[Records from a collection]
☆ ☆ ☆

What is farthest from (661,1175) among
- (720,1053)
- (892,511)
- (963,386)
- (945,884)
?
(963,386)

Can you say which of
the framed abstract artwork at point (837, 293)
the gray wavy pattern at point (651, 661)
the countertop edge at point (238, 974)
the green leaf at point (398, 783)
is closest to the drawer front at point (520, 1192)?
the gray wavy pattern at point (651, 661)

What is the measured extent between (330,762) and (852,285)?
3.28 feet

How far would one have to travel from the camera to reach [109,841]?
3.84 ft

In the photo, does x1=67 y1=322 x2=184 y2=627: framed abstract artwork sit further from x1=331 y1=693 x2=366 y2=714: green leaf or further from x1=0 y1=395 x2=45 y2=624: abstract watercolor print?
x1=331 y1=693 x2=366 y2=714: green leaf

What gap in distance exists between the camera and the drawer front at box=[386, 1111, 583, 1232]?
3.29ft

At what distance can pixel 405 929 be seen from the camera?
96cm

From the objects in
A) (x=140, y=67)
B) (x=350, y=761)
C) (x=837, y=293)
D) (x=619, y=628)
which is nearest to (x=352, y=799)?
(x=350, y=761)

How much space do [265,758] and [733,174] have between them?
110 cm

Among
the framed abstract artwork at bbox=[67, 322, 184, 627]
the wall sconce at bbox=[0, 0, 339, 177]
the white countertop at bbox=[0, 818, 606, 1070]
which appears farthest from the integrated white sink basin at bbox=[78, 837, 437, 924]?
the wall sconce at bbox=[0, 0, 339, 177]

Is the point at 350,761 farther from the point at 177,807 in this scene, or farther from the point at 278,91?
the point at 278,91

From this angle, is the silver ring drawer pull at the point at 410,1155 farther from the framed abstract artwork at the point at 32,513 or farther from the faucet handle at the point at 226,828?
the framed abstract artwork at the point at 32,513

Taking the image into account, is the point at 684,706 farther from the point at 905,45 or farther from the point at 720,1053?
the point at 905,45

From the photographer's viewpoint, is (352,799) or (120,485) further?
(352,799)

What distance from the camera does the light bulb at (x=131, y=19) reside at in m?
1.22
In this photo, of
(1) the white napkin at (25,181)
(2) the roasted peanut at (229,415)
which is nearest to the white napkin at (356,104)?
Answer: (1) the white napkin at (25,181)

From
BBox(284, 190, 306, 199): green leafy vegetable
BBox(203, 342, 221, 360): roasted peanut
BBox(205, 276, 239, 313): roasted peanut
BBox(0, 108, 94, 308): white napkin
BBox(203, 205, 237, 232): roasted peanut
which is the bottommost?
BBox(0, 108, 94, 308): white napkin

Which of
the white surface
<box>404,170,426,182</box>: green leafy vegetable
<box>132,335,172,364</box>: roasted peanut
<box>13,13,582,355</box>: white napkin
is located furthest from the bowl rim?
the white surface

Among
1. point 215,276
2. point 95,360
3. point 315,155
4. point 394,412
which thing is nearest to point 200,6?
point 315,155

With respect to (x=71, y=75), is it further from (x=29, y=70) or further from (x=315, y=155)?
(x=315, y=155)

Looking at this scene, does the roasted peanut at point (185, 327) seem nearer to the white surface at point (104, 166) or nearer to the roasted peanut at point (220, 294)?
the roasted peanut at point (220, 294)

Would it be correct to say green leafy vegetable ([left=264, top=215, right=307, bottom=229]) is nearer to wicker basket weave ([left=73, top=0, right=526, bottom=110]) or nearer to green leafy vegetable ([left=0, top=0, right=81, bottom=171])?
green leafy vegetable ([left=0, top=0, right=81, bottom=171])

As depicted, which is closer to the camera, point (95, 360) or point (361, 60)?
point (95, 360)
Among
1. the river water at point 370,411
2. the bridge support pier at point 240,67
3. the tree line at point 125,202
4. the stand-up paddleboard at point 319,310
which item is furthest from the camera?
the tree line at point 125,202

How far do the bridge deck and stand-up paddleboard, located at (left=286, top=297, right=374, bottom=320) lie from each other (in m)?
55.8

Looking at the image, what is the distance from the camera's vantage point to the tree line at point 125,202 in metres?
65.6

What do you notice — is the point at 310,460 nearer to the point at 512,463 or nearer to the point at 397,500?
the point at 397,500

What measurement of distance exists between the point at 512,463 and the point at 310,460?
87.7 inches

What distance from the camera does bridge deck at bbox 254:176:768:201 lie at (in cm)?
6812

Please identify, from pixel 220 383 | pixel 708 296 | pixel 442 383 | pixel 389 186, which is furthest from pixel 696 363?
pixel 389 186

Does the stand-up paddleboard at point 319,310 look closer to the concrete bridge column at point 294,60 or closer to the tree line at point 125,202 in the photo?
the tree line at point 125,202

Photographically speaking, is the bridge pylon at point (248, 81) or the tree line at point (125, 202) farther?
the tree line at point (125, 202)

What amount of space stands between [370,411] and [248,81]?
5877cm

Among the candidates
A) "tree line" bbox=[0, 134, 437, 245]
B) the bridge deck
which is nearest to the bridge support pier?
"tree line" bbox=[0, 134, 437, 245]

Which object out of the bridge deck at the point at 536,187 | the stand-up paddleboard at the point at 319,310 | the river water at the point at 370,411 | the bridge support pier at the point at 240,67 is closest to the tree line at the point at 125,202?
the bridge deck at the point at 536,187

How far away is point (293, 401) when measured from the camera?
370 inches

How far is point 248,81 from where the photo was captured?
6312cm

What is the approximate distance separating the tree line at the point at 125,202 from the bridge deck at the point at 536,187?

☆ ☆ ☆

Set down, exactly and in full, the lines from the one containing "Among the candidates" through the end of the entries; no other line belongs.

▶ **Reply to the exercise**:
Among the candidates
A) "tree line" bbox=[0, 134, 437, 245]
B) the bridge deck
which is nearest to the bridge support pier?
"tree line" bbox=[0, 134, 437, 245]

Which object out of the bridge deck at the point at 536,187 | the stand-up paddleboard at the point at 319,310 | the river water at the point at 370,411 | the bridge support pier at the point at 240,67 is closest to the tree line at the point at 125,202?
the bridge deck at the point at 536,187

How far away is point (293, 401) when measured from the camera?
370 inches

How far is point 248,81 from where the photo was captured?
6312cm

What is the approximate distance separating the tree line at the point at 125,202 from the bridge deck at the point at 536,187?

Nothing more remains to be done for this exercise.